Reading passage
Usages of Bootstrap Confidence Intervals R Functions

  1. One-Sample Mean
         res <- bootInterval(x) # 95% bootstrap intervals based on 1000 bootstrap samples
         check(res) # check normality of bootstrap samples
         summary(res) # 95% bootstrap percentile confidence intervals
         # If normality holds then can do
         summary(res, "t") # 95% bootstrap t confidence intervals
         summary(res, "both") # both percentil and t intervals
         summary(res, "b") # same as the above
         res < bootInterval(x, conf.level=0.90)  # 90% confidence interval(s)
         res < bootInterval(x, B=2000)  # bootstrap size is 2000
        
  2. One-Sample Variance
         res <- bootInterval(x,par="variance") # for variance
         res <- bootInterval(x,par="v") # same as the above
         res <- bootInterval(x,par="variance",log=T) # for log(variance)
        
  3. One-Sample Proportion
         res <- bootInterval(x,par="proportion") # for proportion
         res <- bootInterval(x,par="p") # same as the above
        
  4. Difference in Two-Sample Means
         res <- bootInterval(x,y) # for mu1 - mu2
         # Note: bootstrap percentile confidence intervals only
        
  5. Ratio of Two-Sample Variances
         res <- bootInterval(x,y,par="v",comp="r") # for sigma1^2 / sigma2^2
         res <- bootInterval(x,y,par="v",comp="r",log=T) # for log(sigma1^2 / sigma2^2)

Supplied entries
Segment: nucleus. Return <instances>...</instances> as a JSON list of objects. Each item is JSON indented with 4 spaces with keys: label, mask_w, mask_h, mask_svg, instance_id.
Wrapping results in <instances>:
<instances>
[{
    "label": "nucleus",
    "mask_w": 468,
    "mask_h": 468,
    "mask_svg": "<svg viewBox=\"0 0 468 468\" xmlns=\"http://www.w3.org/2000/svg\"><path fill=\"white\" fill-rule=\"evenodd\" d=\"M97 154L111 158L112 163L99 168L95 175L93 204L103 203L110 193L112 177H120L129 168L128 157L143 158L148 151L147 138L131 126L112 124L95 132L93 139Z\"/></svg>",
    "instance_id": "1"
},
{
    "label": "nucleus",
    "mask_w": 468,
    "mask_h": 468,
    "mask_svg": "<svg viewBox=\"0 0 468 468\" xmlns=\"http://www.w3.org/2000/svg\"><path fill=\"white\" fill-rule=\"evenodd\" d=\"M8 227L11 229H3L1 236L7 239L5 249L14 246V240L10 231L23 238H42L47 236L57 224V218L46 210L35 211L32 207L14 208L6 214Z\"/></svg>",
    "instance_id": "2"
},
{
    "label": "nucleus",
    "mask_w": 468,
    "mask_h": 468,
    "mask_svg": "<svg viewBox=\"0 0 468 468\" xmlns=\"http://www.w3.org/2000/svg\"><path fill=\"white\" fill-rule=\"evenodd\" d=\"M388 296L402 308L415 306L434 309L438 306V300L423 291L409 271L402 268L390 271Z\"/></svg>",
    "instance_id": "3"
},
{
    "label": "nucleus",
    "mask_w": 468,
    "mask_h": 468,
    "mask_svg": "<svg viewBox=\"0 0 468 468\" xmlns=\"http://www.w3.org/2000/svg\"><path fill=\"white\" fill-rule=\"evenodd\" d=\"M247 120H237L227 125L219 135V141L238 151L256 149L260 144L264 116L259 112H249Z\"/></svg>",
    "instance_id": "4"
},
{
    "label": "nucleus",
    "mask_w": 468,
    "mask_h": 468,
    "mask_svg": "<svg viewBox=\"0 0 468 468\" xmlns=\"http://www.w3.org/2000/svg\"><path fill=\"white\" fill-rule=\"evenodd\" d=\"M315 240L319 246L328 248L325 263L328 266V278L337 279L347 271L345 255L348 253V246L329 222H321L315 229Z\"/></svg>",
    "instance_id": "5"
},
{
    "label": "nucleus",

Exercise instructions
A. Answer these from the bootstrap interval usage notes, one line each:
(i) What does bootInterval(x) produce by default?
(ii) What two values of par are shown for a one-sample proportion?
(iii) What kind of interval is the only one available for the difference in two-sample means?
B. Please copy the bootstrap interval usage notes word for word, starting at "4. Difference in" and ending at "log(sigma1^2 / sigma2^2)".
C. Carry on the bootstrap interval usage notes from their last line, in the same style.

Task answers
A.
(i) 95% bootstrap intervals based on 1000 bootstrap samples
(ii) "proportion" and "p"
(iii) Bootstrap percentile confidence intervals

B.
4. Difference in Two-Sample Means
         res <- bootInterval(x,y) # for mu1 - mu2
         # Note: bootstrap percentile confidence intervals only
        
  5. Ratio of Two-Sample Variances
         res <- bootInterval(x,y,par="v",comp="r") # for sigma1^2 / sigma2^2
         res <- bootInterval(x,y,par="v",comp="r",log=T) # for log(sigma1^2 / sigma2^2)

C.
        
  6. Two-Sample Proportions (using summary statistics)
         # Summary statistics are
         # sample 1: 120 out of 200,  sample 2: 73 out of 100
         res <- bootInterval(120,73,200,100,par="p",comp="d") # for p1 - p2
         res <- bootInterval(120,73,200,100,par="p",comp="r") # for p1 / p2
         res <- bootInterval(120,73,200,100,par="p",comp="r",log=T) # for log(p1) - log(p2)
        
  7. Paired-Sample for Means
         res <- bootInterval(x,y,paired=T)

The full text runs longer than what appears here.